Wirksamer Klimaschutz

erfordert eine nachhaltige Transformation. Warum nur ist es so schwer, diesen Wandel hinzubekommen? Ein Plädoyer für die Zukunft.

Wir haben keine Zeit mehr. Und im Grunde wissen wir das auch alle: Klimaschutz ist dringlicher denn je. Warum ist es denn so schwer, dieses Wissen – als Einzelne, als Gesellschaft und als Weltgemeinschaft – zielgerichtet und entschieden sofort umzusetzen? Abgesehen davon, dass wir eine Klimakatastrophe verhindern oder zumindest abmildern könnten, spricht auch sonst vieles dafür.
Wirksame Klimaschutzpolitik ist Grundbedingung für Generationengerechtigkeit.
Bei Politik- und Wirtschaftsentscheidungen gehen die Interessen junger Menschen oft unter, auch deshalb, weil viele von ihnen noch nicht wählen dürfen. Junge Menschen, die nächsten Generationen, werden jedoch die Folgen des Klimawandels am heftigsten spüren. Wenn sie mit demokratischem und friedlichem Protest auf die Straße gehen und dafür angefeindet oder gar kriminalisiert werden, geht das aus meiner Sicht gar nicht. Wir müssen ihre Interessen und Forderungen endlich ernst nehmen. Dass die Klimapolitik der letzten Jahrzehnte mit Blick auf die nächsten Generationen verheerend und nicht akzeptabel ist, wurde sogar juristisch besiegelt: Im Jahr 2021 zwang das Bundesverfassungsgericht die damalige Bundesregierung, ihr Klimaschutzgesetz nachzubessern, da es „in Teilen verfassungswidrig“ gewesen sei.
Wirksame Klimaschutzpolitik ermöglicht glaubwürdigen Einsatz für Menschenrechte und den Frieden.
2023 feierten wir den 75. Geburtstag der Menschenrechte.
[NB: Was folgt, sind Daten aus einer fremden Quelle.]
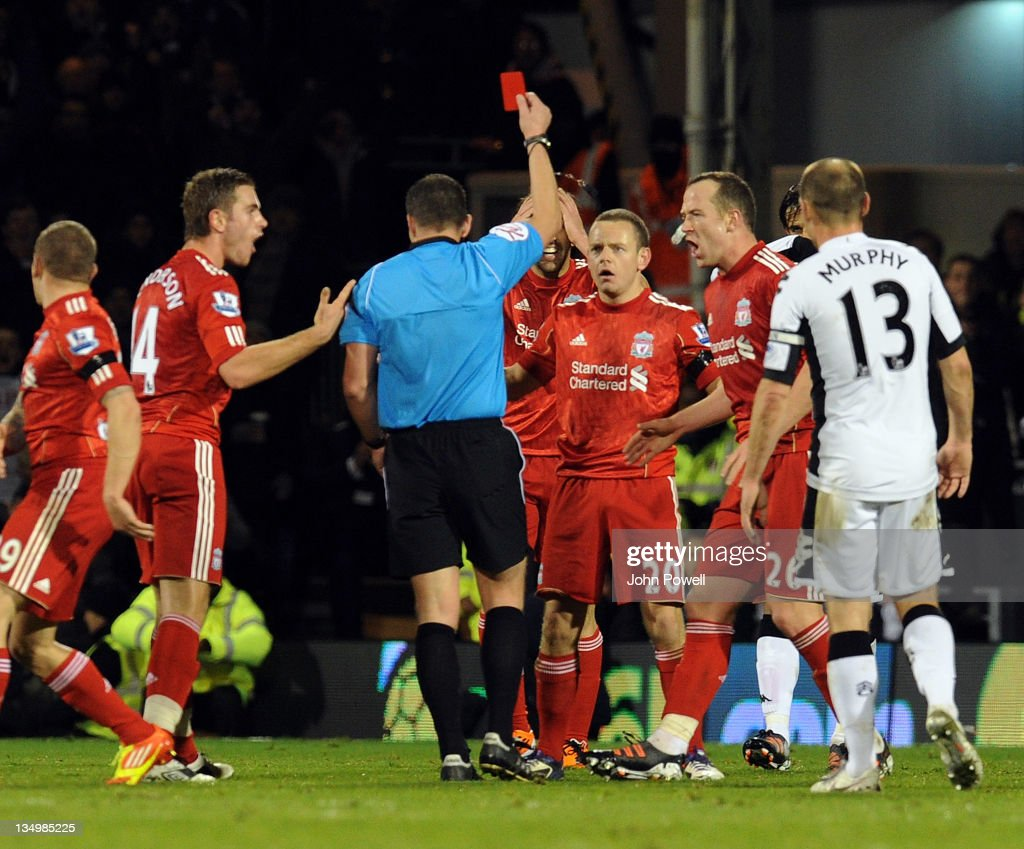 Jay Spearing of Liverpool is shown a red card during the Barclays Premier League match between Fulham and Liverpool at Craven Cottage on December 5, 2011 in London, England.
Was sie uns wert sind, müssen wir als Gesellschaft immer wieder neu entscheiden – und unsere Politik konsequent daran ausrichten.
Was das bedeuten würde, zeigt die Energieökönomin Claudia Kemfert am Beispiel von Putins Angriffskrieg gegen die Ukraine. Auf den Angriff gegen das westliche Lebensmodell, gegen Demokratie und Menschenrechte als Ganzes hätten Deutschland und der Westen konsequenter reagieren müssen. Um Putin dazu zu bringen, seinen Krieg schnell wieder aufzugeben oder wenigstens in Friedensgespräche einzuwilligen, habe es ein starkes „Druckmittel“ gegeben: den sofortigen Importstopp von Kohle, Öl und Gas aus Russland. Den hatte man in Deutschland auch diskutiert, ihn aber nicht vollzogen, auch weil klar war, dass er uns aufgrund der Abhängigkeit von Russland wirtschaftlich enorm geschadet hätte. So überwies Deutschland allein in den ersten fünf Monaten nach Kriegsbeginn über 16 Milliarden Euro an Russland, um fossile Energieträger zu bezahlen.
Nun kann im Nachhinein keiner mit Sicherheit sagen, ob das die gewünschte Wirkung gezeigt hätte. Aber eine Politik, die konsequent von Menschenrechten her agiert, wäre erst gar nicht in diese Lage gekommen; sie hätte viele Jahre vorher – spätestens nach der völkerrechtswidrigen Annexion der Krim im Jahr 2014 – den Pfad zur Unabhängigkeit von (russischen) fossilen Energieträgern einschlagen müssen. Dass diese Unabhängigkeit möglich ist und Deutschland sich komplett mit erneuerbaren Energien aus dem eigenen Land versorgen könnte, haben beispielsweise das DIW (Deutsches Institut für Wirtschaftsforschung in Berlin) und das Fraunhofer-Institut aufgezeigt.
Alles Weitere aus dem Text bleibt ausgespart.